Labor no longer sees Industry-Recognized Apprenticeship Program

The U.S. Department of Labor announced a Notice of Proposed Rulemaking seeking public comment on a proposal to eliminate the Industry-Recognized Apprenticeship Program (IRAP), allowing the agency to direct resources toward expanding access to the established Registered Apprenticeships programs. The proposed rule is the latest action responding to White House Executive Order 14016, including the suspension of review of applications for Standard Recognition Entities (SRE) in IRAP. The proposal is part of a larger effort aimed at expanding and strengthening the Labor Department’s Registered Apprenticeship model.

The proposed rule would rescind the regulatory framework used to establish and govern IRAPs; if finalized, the Labor Department will work with previously recognized SREs and IRAPs to explore options to become program sponsors or intermediaries under the Registered Apprenticeship system. In the Notice, the agency contends that IRAPs created a duplicative system that could lead to lower quality standards for training and poorer safety and welfare protections for apprentices compared to Registered Apprenticeships. Unlike IRAPs, Labor officials suggest, Registered Apprenticeships are also required to provide apprentices with progressively increasing wages, which serve as an important incentive to attract and recruit program candidates while developing a pipeline of local, diverse, well-trained workers to meet talent needs across a diverse array of industries, and increase U.S. workforce competitiveness.

OSHA WHISTLEBLOWER CASE
A federal whistleblower investigation led the Labor Department’s Occupational Safety and Health Administration to order a Houston mobile crane rental company to pay a former employee nearly $24,000 in back wages, interest and damages after the worker’s June 2020 firing for refusal to drive in excess of federal limits and reported fatigue.

OSHA determined that Crane Masters Inc., which provides hydraulic truck cranes and rigging services to construction customers, violated the Surface Transportation Assistance Act when it retaliated against the employee for invoking Federal Motor Carrier Safety Administration safe driving limits. The employee worked 19 hours the day prior to termination, and could not get the required time off before returning to work—making it unsafe to operate a commercial vehicle. An investigation led Apprenticeship Program to order the company to pay the driver nearly $14,000 in back wages, interest and compensatory damages, plus $10,000 in punitive damages. 

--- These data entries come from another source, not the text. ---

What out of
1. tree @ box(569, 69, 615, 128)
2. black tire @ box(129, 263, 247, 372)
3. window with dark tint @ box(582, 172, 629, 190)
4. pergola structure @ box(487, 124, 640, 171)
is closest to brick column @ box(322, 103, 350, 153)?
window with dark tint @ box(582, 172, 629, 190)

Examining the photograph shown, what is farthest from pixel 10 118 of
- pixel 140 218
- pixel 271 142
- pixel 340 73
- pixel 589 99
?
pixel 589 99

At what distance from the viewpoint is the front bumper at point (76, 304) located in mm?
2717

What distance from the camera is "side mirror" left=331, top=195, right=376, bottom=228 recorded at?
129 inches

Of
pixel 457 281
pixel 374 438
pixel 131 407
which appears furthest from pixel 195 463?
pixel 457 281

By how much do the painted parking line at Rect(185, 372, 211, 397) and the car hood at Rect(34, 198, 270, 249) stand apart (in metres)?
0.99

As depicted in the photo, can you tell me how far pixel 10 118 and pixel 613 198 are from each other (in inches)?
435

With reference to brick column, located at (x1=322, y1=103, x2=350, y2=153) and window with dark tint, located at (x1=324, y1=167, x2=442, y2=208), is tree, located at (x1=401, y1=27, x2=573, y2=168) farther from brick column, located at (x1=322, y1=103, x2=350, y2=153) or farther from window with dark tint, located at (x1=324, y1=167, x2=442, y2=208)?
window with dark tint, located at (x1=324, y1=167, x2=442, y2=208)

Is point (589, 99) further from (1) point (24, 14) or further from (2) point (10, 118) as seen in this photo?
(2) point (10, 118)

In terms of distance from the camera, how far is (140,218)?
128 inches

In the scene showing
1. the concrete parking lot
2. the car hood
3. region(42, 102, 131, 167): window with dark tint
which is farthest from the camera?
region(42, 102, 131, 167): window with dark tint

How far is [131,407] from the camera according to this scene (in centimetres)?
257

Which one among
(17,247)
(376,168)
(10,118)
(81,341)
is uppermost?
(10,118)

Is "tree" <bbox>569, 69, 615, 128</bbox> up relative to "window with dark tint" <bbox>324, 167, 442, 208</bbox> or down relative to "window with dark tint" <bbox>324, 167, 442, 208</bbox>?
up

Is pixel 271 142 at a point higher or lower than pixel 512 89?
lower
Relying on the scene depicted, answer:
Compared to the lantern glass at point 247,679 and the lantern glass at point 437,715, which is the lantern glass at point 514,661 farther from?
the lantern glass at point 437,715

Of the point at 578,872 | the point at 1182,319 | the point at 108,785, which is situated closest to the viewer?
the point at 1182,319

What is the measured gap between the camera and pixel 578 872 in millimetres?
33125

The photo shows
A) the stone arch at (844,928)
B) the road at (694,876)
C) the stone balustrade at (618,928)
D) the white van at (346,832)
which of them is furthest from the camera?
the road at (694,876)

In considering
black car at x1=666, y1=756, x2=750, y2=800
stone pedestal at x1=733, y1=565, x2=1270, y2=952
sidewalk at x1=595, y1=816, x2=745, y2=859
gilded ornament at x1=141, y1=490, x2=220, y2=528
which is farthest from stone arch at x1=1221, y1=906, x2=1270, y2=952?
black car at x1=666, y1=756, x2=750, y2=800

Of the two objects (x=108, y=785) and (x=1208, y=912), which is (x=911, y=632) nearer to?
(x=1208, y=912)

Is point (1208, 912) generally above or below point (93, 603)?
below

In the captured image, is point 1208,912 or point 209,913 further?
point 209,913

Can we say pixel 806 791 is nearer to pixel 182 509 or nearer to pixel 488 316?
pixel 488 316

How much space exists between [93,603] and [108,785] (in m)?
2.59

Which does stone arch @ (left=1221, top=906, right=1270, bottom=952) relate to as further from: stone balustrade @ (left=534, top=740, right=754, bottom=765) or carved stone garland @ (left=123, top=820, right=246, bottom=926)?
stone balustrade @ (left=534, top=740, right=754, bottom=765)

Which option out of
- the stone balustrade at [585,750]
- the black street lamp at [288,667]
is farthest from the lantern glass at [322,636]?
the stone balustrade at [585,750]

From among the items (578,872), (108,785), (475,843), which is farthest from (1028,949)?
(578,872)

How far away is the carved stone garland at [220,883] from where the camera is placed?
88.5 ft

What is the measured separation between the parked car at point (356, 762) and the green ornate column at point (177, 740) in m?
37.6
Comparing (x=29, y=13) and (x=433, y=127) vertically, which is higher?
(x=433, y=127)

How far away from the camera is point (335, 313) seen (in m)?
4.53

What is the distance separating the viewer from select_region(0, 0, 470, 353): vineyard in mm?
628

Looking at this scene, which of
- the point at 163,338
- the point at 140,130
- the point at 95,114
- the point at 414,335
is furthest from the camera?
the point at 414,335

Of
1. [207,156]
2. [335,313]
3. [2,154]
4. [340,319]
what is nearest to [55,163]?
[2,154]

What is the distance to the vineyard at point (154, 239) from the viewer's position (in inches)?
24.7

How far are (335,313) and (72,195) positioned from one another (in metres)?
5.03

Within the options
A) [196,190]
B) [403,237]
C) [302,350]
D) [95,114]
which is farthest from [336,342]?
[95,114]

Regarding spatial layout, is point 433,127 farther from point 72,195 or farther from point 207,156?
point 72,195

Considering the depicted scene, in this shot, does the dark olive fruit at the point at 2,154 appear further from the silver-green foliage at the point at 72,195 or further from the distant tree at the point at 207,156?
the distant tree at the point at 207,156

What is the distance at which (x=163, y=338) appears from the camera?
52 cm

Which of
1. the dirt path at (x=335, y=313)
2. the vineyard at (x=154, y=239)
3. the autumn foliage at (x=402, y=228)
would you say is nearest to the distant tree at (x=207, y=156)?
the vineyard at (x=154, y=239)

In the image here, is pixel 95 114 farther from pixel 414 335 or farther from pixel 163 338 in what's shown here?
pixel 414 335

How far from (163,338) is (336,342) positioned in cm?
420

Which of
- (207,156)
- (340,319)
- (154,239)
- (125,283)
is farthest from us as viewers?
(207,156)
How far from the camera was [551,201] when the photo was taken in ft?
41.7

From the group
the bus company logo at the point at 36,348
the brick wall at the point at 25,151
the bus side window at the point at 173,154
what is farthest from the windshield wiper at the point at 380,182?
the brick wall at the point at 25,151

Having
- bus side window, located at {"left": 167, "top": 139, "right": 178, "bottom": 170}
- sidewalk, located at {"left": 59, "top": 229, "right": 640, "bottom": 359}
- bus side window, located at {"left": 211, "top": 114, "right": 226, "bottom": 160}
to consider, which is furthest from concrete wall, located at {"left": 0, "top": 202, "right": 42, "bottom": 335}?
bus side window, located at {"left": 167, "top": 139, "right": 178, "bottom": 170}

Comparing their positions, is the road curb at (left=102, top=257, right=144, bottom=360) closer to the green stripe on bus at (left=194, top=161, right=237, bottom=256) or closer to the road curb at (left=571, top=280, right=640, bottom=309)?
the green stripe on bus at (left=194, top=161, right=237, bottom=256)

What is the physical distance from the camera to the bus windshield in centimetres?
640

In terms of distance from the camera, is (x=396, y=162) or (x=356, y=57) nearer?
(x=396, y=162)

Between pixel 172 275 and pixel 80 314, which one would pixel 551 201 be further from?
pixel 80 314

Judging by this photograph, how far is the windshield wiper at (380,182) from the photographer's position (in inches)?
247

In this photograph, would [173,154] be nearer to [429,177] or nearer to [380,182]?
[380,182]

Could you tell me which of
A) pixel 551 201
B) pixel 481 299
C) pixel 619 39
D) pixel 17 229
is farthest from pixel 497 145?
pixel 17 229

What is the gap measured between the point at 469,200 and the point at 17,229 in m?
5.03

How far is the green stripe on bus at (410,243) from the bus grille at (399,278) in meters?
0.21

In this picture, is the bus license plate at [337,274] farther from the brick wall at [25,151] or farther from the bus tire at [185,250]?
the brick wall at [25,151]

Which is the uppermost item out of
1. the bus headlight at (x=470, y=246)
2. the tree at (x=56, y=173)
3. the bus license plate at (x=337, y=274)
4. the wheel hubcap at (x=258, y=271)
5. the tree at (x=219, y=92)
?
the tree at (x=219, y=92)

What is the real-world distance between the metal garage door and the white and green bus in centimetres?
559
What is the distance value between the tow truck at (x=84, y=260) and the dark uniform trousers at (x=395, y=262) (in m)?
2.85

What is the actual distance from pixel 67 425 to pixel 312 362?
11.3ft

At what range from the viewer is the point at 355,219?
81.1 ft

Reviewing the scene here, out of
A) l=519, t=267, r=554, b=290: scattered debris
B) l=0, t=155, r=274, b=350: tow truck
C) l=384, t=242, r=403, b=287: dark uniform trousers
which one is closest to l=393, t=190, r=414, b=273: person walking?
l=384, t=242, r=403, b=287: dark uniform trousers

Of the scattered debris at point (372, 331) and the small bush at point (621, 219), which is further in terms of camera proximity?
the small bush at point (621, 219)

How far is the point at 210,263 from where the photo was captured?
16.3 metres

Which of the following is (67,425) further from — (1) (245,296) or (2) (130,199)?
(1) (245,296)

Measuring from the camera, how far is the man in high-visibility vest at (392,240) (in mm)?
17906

“Crane Masters punished a driver who refused to jeopardize their safety and that of others on the road by violating federal laws that restrict how many hours a truck driver may operate a commercial vehicle each day,” says OSHA Regional Administrator Eric Harbin in Dallas. “Commercial truck drivers, mechanics and other workers are critical to our nation’s transportation infrastructure and our economy, but they should never be forced to put themselves or others at risk because of an employer’s concern for profit, or fear retaliation for exercising their legal rights.”

The OSHA Whistleblower Protection Program enforces provisions of more than 20 whistleblower statutes protecting employees from retaliation for reporting violations of various workplace safety and health, commercial motor carrier, environmental and other laws or engaging in other related protected activities.